Pero la falta absoluta de empatía de Cutler no se detuvo aquí. Entre 1946 y 1948, bajo su dirección y en colaboración con altos cargos gutemaltecos, se infectó deliberadamente de sífilis a 1500 personas entre soldados, reclusos y pacientes de los psiquiátricos de este país centroamericano. Para ello usaron prostitutas ya contagiadas e inyecciones directas del patógeno. El estudio contaba con la aprobación del Consejero Nacional de Sanidad del gobierno estadounidense. Si en el caso de Tuskegee los médicos no tuvieron conciencia de estar realizando algo moralmente reprobable, aquí los médicos implicados sí eran conscientes de ello, pues lo mantuvieron en secreto y jamás publicaron los resultados.
Josef Mengele
El uso de cobayas humanos en todo tipo de crueles experimentos no fue patrimonio exclusivo de los médicos nazis durante la II Guerra Mundial. Los soviéticos estuvieron haciendo lo propio en su Kamera desde 1921, una instalación de los servicios secretos soviéticos destinada a probar diferentes compuestos venenosos puntualmente administrados a los prisioneros de los Gulag. Por supuesto, su objetivo era la guerra química y bacteriológica y no la locura pseudogenética de Josef Mengele, el ángel de la muerte de Auschwitz, y su obsesión por demostrar genéticamente la supremacía de la “raza” aria. Experimentó con gemelos, a los que sometió a torturas como querer cambiarles el color de los ojos inyectándoles distintos reactivos químicos o coserlos para crear siameses. Los científicos nazis usaron prisioneros judíos para comprobar los límites de la resistencia humana: los introducían en tanques de agua helada durante tres horas, los encerraban en cámaras de baja presión para simular condiciones de gran altitud, sufrían vivisecciones y trasplantes de huesos sin anestesia.

# Listado de registros
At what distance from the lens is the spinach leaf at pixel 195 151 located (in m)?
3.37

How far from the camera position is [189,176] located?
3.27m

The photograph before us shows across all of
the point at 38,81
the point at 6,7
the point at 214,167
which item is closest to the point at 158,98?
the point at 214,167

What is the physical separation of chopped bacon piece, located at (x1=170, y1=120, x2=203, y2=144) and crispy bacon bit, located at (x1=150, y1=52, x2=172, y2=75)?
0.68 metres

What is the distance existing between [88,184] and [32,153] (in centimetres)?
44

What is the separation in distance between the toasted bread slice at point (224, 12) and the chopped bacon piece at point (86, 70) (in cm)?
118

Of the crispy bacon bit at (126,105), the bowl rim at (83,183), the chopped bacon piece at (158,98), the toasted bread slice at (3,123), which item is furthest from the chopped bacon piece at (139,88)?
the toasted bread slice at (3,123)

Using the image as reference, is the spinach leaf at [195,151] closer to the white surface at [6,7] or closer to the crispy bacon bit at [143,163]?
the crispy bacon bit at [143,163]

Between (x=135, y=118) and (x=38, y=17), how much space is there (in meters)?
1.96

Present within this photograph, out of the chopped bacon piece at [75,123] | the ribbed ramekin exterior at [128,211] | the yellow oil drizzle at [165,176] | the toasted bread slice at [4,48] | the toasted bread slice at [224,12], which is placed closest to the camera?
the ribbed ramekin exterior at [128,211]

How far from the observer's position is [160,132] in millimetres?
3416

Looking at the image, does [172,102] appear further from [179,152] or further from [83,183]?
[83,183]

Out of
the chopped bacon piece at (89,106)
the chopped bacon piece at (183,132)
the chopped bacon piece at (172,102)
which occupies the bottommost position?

# Actividades
- a) Copia literalmente el fragmento del texto de referencia que abarca todo lo comprendido entre "Pero la falta" y "publicaron los resultados.", ambos incluidos.
- b) Responde a partir del texto de referencia:
(i) ¿Entre qué años se infectó deliberadamente de sífilis a personas bajo la dirección de Cutler?
(ii) ¿Desde qué año llevaban a cabo los soviéticos experimentos en su Kamera?
(iii) ¿Durante cuánto tiempo introducían los científicos nazis a los prisioneros en tanques de agua helada?
- c) Enumera todos los procedimientos que, según el texto de referencia, aplicaban los científicos nazis a los prisioneros judíos para comprobar los límites de la resistencia humana.
Los registros no intervienen en nada de lo que aquí se pide.

# Soluciones ordenadas
- a)
Pero la falta absoluta de empatía de Cutler no se detuvo aquí. Entre 1946 y 1948, bajo su dirección y en colaboración con altos cargos gutemaltecos, se infectó deliberadamente de sífilis a 1500 personas entre soldados, reclusos y pacientes de los psiquiátricos de este país centroamericano. Para ello usaron prostitutas ya contagiadas e inyecciones directas del patógeno. El estudio contaba con la aprobación del Consejero Nacional de Sanidad del gobierno estadounidense. Si en el caso de Tuskegee los médicos no tuvieron conciencia de estar realizando algo moralmente reprobable, aquí los médicos implicados sí eran conscientes de ello, pues lo mantuvieron en secreto y jamás publicaron los resultados.

- b)
(i) Entre 1946 y 1948.
(ii) Desde 1921.
(iii) Durante tres horas.

- c)
- Introducirlos en tanques de agua helada durante tres horas
- Encerrarlos en cámaras de baja presión para simular condiciones de gran altitud
- Vivisecciones
- Trasplantes de huesos sin anestesia